STATED EXERCISE: Copy the data below, swapping "shooting location" for "camera position" and keeping everything else the same. Omit the pictures.

# # # # # # #

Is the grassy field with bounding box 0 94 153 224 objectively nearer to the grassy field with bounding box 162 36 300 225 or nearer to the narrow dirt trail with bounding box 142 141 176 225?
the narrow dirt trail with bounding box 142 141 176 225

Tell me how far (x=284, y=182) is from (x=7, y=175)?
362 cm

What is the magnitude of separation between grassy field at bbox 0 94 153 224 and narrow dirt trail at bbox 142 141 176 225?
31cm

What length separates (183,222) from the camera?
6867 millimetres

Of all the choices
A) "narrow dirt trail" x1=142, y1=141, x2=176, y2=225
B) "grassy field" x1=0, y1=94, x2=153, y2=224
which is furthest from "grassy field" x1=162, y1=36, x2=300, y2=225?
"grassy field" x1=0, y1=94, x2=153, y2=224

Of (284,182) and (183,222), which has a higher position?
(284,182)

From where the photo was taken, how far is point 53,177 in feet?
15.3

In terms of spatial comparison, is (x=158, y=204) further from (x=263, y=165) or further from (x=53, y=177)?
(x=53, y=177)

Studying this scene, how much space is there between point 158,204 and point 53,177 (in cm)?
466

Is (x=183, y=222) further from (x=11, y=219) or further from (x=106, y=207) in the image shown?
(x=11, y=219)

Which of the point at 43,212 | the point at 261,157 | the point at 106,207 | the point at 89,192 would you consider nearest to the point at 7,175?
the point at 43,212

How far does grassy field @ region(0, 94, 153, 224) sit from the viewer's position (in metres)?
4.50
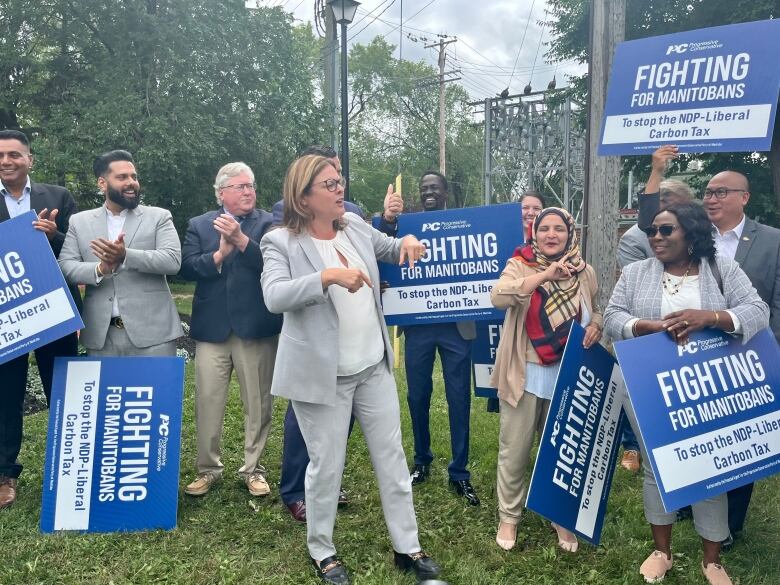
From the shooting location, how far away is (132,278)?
426 cm

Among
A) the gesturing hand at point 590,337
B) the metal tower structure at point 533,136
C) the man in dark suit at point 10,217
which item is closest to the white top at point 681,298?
the gesturing hand at point 590,337

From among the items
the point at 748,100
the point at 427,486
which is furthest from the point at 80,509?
the point at 748,100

# # # # # # #

TASK OUTPUT:
Is the grassy field with bounding box 0 94 153 224 objectively nearer to the grassy field with bounding box 162 36 300 225 or nearer to the narrow dirt trail with bounding box 142 141 176 225?
the narrow dirt trail with bounding box 142 141 176 225

Tell me how far (x=284, y=182) is from (x=7, y=175)?
362 cm

What is the magnitude of separation between grassy field at bbox 0 94 153 224 and narrow dirt trail at bbox 142 141 176 225?
31cm

What length separates (183,222) from the camera?
6867 millimetres

Of all the choices
A) "narrow dirt trail" x1=142, y1=141, x2=176, y2=225
B) "grassy field" x1=0, y1=94, x2=153, y2=224
which is furthest from "grassy field" x1=162, y1=36, x2=300, y2=225?
"grassy field" x1=0, y1=94, x2=153, y2=224

Of (284,182) and (183,222), which has a higher position?
(284,182)

From where the photo was taken, how far is point 53,177 in feet?
15.3

In terms of spatial comparison, is (x=158, y=204) further from (x=263, y=165) or further from (x=53, y=177)?
(x=53, y=177)

Studying this scene, how much space is there between point 158,204 and point 53,177 (in cm)?
466

Is (x=183, y=222) further from (x=11, y=219) or further from (x=106, y=207) in the image shown?
(x=11, y=219)

Which of the point at 43,212 | the point at 261,157 | the point at 106,207 | the point at 89,192 would you consider nearest to the point at 7,175?
the point at 43,212

How far does grassy field @ region(0, 94, 153, 224) sit from the viewer's position (in metres)?
4.50
From the camera position, how far away is (132,278)?
426 cm

Among
A) the gesturing hand at point 590,337
B) the metal tower structure at point 533,136
C) the man in dark suit at point 10,217
which item is closest to the white top at point 681,298?
the gesturing hand at point 590,337

From among the items
the point at 748,100
the point at 427,486
which is furthest from the point at 80,509?
the point at 748,100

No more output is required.